Sonia snatched back the mic. “Furthermore, Corn Mother's discovery will prove Cahokia was more developed in its theological and social symbiosis than any comparable civilization in the New World.”

The reporter didn't like Sonia horning in, but made a quick smile. “Yes, Dr. Sauvage. That's extremely interesting.”

Sonia was icy. “It is momentous, not ‘interesting.'”

Ping!

The cameraman took the opportunity to cut from the scene and back to the studio. “Next up, the latest trade the Cards had made with Houston.”

Margot frowned. “Eminent domain. The vultures are showing their talons. Lee, you've met this Sauvage person. Is she as bad as I suspect?”

I shrugged. “After the Bastille fell, I'm sure her ancestors ran a booking agency for the guillotine.”

Rainer put down the receiver. “That was the press, Madame.
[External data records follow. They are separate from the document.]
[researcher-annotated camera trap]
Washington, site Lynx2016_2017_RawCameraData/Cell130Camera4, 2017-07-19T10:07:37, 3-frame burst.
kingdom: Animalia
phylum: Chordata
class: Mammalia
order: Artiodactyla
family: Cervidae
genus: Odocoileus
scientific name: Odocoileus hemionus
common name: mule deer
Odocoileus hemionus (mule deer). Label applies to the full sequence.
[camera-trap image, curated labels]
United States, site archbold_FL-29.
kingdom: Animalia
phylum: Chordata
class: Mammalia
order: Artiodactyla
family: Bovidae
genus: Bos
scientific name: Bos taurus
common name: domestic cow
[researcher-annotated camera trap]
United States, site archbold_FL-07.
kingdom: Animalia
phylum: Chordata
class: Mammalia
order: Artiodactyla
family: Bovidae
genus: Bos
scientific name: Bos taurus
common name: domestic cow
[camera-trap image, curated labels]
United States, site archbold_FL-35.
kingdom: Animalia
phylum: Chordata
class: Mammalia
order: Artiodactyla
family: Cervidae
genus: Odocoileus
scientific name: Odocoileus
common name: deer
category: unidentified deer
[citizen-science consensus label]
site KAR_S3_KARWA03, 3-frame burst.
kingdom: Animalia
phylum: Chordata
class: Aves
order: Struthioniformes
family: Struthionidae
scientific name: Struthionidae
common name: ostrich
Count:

I said you have no comment.”

“Thank you,” said Margot.

Saul's shoulders rose and fell with a long sigh as he looked out the window. Over his shoulder, I saw news vans arrive.

“They've come to see the elephant.”

The next day I lost Mr. Daimus.

Clyde Daimus was in a nursing home in the nether world of mid-suburbia, where car dealerships dribble off into strip malls and subdivisions of
west county. He had prostate cancer, and after two weeks of pain came the morphine. He began to shut down. Wednesday at 10:32 p.m. my fingers closed Clyde's glassy eyes. Nurse aides slipped him into the body bag, then ambulance attendants wheeled him out to the back door past darkened rooms where TVs chattered.

An hour before his heart stopped, Clyde cried out. And then he was gone.

The mansion's west windows glowed with sunlight, edges of frost on the corners, like the half-moons of fingernails. Margot leaned forward after I told her Clyde's story.